Taiwan has started administering its first domestically-developed COVID-19 immunization Medigen amid criticisms. President Tsai Ing-wen supported the distribution by getting the principal shot. The country’s health ministry allowed the authority of the antibody’s emergency utilization last month despite not having finished phase three trials yet. The company guarantees that the immunization has no significant safety concerns and the antibodies made are “no worse than” the vaccines rolled out by AstraZeneca. “We have done so many experiments, everyone has seen how safe our vaccine is. There are so few side effects, almost no fever and so on. So I think everyone can rest assured,” Medigen’s Chief Executive Officer Charles Chen said.
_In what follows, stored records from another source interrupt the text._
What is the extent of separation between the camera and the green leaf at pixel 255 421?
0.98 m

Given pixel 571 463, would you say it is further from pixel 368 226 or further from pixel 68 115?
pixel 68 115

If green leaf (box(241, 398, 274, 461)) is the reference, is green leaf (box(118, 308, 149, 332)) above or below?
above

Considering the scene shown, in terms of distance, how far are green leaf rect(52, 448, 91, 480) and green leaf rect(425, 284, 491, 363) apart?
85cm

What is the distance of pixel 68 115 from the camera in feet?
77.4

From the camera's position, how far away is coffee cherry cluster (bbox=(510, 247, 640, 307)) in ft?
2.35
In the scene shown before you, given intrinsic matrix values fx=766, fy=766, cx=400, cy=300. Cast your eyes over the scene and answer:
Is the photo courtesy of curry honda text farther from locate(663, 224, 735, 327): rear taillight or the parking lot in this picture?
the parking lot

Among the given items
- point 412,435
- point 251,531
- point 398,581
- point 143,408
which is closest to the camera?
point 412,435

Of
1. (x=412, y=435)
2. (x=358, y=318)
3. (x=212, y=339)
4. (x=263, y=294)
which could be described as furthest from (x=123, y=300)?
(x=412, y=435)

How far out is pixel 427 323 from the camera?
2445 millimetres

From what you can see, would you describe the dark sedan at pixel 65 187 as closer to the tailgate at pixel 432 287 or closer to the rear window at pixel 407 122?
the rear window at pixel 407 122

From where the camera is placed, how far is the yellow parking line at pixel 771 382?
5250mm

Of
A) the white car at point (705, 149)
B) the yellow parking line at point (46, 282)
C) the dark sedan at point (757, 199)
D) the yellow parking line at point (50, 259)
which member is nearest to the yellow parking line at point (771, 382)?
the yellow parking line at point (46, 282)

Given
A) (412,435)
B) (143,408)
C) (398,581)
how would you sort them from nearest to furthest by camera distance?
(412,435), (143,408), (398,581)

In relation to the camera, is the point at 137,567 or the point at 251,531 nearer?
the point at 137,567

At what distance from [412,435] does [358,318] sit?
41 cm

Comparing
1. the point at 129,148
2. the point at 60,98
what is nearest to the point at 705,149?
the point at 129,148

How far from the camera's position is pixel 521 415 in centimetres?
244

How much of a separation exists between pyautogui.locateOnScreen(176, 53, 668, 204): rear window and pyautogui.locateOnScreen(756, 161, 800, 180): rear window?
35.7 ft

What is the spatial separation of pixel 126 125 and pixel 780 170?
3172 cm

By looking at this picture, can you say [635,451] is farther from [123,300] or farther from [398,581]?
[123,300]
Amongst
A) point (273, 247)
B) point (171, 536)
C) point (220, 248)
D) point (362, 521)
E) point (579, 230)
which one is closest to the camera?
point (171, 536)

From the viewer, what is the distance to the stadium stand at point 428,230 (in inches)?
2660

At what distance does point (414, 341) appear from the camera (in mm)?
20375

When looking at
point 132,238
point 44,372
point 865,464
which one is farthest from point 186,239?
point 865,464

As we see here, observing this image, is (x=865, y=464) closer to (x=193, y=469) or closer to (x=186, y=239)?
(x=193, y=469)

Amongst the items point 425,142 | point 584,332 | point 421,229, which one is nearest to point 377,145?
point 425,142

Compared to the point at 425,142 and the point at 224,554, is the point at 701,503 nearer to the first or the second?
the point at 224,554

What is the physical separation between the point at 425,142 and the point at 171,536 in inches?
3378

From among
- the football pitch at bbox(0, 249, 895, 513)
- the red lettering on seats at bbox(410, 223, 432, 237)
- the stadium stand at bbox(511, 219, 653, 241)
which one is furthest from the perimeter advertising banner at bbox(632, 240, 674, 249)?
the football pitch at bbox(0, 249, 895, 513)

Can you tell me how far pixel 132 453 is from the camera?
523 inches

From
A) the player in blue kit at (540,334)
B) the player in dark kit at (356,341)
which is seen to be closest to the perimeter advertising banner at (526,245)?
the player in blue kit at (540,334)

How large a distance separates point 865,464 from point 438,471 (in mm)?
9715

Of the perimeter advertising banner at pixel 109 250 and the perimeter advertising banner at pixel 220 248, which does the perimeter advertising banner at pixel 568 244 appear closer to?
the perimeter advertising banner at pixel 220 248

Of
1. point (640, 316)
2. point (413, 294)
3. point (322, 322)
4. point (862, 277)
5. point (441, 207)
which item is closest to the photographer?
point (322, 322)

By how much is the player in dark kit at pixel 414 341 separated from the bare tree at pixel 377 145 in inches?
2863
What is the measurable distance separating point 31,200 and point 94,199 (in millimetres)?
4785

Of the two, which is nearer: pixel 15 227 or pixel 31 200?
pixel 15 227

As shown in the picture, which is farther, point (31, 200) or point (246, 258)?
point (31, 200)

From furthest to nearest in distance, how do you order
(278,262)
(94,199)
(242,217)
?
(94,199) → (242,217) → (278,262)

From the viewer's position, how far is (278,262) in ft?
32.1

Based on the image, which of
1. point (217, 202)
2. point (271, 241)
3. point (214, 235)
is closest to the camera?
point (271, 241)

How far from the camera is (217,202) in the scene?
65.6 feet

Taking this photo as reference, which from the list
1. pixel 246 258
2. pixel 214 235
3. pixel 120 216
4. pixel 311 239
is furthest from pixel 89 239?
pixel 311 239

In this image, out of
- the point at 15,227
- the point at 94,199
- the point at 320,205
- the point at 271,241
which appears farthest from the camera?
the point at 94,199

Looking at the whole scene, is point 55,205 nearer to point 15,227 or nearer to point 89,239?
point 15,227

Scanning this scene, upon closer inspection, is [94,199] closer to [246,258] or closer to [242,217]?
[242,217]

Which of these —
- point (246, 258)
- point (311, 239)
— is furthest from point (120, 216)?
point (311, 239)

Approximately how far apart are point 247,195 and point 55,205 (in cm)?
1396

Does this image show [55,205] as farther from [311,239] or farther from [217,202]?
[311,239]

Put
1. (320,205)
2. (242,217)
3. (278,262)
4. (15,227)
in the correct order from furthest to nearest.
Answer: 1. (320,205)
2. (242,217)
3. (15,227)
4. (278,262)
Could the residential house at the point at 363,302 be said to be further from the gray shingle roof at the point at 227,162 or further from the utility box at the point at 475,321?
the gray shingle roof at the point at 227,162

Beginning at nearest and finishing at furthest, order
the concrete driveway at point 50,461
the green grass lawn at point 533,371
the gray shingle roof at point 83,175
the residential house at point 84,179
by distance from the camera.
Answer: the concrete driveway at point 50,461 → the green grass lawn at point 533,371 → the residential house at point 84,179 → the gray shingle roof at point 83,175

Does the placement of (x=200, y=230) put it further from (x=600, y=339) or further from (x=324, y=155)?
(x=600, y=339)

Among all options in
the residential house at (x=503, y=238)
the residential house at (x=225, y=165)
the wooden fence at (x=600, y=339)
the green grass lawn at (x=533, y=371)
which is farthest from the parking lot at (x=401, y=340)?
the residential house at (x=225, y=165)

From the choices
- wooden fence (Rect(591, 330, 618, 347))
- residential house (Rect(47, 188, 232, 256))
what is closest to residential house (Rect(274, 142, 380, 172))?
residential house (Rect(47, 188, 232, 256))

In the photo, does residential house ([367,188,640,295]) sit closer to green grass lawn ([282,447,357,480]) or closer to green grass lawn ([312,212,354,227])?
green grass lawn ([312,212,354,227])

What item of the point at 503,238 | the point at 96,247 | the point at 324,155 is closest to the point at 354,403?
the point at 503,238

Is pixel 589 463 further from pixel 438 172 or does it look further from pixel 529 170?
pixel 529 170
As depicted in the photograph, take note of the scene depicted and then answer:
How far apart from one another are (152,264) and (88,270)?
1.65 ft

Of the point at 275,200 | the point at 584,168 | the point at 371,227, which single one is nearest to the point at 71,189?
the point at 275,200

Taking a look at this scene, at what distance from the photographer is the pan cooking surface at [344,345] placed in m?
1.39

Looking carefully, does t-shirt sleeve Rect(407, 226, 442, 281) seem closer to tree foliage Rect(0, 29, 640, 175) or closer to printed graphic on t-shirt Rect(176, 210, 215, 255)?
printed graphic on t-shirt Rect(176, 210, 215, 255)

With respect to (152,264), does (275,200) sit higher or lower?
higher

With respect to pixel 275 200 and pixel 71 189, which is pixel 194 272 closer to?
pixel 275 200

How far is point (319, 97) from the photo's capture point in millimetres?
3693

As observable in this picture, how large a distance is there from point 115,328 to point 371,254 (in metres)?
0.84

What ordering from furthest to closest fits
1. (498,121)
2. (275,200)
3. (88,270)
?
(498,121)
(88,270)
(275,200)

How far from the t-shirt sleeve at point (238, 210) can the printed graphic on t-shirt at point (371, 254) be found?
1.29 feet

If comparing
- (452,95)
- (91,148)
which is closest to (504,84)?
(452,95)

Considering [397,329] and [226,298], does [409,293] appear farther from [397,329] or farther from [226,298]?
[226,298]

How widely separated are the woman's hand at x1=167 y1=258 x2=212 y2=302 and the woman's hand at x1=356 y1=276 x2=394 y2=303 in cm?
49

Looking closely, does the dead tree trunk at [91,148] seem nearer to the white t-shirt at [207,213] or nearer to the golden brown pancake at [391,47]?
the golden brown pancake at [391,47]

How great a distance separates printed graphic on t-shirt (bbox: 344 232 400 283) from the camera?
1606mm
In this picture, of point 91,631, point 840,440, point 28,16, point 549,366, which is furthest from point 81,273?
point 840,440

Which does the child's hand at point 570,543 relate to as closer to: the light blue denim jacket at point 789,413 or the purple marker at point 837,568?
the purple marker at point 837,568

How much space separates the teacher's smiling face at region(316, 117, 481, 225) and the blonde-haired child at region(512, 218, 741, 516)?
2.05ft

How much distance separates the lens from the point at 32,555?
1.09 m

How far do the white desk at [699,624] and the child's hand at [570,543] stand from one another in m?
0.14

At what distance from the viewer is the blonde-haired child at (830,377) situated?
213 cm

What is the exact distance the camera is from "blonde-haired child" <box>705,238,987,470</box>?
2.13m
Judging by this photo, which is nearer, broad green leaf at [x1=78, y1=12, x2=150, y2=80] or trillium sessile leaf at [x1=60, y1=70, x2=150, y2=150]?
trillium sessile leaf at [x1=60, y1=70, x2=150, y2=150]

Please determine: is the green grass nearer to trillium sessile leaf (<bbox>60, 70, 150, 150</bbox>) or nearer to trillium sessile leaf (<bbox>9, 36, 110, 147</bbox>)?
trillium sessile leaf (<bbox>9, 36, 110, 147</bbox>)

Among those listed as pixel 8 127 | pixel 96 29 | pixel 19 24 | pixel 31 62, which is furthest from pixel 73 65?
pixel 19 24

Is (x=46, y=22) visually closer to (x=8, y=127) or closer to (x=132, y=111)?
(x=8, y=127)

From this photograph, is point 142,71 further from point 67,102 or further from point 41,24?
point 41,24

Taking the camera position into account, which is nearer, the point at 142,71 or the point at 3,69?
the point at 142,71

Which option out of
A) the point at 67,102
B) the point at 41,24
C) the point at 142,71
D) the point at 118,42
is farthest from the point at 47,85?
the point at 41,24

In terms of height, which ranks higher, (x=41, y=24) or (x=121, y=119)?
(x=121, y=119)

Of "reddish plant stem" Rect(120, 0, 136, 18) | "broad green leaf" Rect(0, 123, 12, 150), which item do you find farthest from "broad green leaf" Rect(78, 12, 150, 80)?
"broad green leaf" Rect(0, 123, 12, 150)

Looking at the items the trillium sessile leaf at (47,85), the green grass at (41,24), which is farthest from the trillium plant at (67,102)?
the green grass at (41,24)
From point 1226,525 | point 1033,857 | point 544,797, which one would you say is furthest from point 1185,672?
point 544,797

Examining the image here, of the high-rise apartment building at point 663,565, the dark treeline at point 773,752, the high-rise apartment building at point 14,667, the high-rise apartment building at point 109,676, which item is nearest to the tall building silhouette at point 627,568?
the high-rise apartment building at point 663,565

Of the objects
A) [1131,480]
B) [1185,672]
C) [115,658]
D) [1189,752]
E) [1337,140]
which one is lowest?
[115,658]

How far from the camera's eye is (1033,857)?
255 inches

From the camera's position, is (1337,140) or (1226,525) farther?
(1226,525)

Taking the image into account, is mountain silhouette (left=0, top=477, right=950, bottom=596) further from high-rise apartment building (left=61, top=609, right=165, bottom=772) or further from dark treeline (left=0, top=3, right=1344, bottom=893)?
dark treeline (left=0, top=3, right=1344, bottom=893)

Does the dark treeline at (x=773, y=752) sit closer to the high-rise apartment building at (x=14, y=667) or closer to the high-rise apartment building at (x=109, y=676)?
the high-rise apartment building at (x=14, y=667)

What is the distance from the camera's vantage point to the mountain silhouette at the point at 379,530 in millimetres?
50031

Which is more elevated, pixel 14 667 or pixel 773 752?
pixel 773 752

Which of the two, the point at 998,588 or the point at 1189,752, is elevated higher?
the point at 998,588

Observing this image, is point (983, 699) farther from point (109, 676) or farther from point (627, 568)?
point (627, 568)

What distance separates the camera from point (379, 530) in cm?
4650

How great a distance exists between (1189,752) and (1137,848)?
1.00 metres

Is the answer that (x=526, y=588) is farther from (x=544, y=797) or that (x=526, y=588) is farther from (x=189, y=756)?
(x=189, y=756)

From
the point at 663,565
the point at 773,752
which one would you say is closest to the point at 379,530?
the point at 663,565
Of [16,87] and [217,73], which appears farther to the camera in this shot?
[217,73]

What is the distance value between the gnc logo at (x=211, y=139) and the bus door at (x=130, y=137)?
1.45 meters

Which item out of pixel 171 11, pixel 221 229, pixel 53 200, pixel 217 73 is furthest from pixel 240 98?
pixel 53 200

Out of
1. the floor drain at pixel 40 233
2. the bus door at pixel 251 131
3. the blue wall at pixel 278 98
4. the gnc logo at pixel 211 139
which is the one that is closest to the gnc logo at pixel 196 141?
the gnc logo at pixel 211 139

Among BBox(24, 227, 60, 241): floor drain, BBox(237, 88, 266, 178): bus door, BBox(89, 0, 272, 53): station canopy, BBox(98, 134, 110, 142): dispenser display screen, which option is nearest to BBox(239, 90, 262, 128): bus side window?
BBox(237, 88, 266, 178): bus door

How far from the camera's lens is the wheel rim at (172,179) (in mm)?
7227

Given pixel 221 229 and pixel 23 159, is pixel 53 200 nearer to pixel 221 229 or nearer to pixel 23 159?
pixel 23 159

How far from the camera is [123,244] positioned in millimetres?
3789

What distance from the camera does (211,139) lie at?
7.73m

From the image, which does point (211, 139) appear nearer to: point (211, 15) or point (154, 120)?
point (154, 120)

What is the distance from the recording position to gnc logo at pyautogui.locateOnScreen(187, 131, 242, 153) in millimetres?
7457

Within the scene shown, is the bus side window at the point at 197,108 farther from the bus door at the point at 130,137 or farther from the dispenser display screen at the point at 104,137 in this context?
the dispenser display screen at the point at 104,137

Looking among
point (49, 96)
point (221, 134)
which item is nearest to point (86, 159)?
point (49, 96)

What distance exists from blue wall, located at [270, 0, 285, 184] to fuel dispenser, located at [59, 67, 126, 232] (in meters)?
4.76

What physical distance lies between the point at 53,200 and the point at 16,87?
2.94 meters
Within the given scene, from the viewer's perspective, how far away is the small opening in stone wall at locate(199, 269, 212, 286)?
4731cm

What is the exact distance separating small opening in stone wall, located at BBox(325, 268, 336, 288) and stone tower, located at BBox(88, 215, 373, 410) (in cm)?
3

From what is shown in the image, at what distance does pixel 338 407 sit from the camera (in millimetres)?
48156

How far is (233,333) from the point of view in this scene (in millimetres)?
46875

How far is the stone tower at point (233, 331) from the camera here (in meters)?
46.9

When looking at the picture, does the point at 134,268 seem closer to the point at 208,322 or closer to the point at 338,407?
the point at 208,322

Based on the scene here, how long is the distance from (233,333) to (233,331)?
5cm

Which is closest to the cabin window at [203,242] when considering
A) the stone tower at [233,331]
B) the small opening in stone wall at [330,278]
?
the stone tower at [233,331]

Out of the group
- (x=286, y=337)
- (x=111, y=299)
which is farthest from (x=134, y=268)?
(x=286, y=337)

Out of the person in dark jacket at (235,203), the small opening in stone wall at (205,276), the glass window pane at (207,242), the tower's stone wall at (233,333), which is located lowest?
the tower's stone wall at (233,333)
The country’s vaccination endeavors were delayed because of postponed delivery and hesitancy among its people. Resistance party Kuomintang (KMT) blames the vaccine as dangerous and was presented too soon in the market. Two individuals from the party sought a court to revoke the endorsement because of inadequate testing. Nonetheless, 700,000 residents signed up for the Medigen immunization. It requires a second dose 28 days after the primary shot. The public authority has ordered 5 million doses but declared that it will not force individuals to get the vaccine. Under 5% of Taiwan’s populace of 23.5 million are completely vaccinated, and approximately 40% are yet to get the subsequent dose.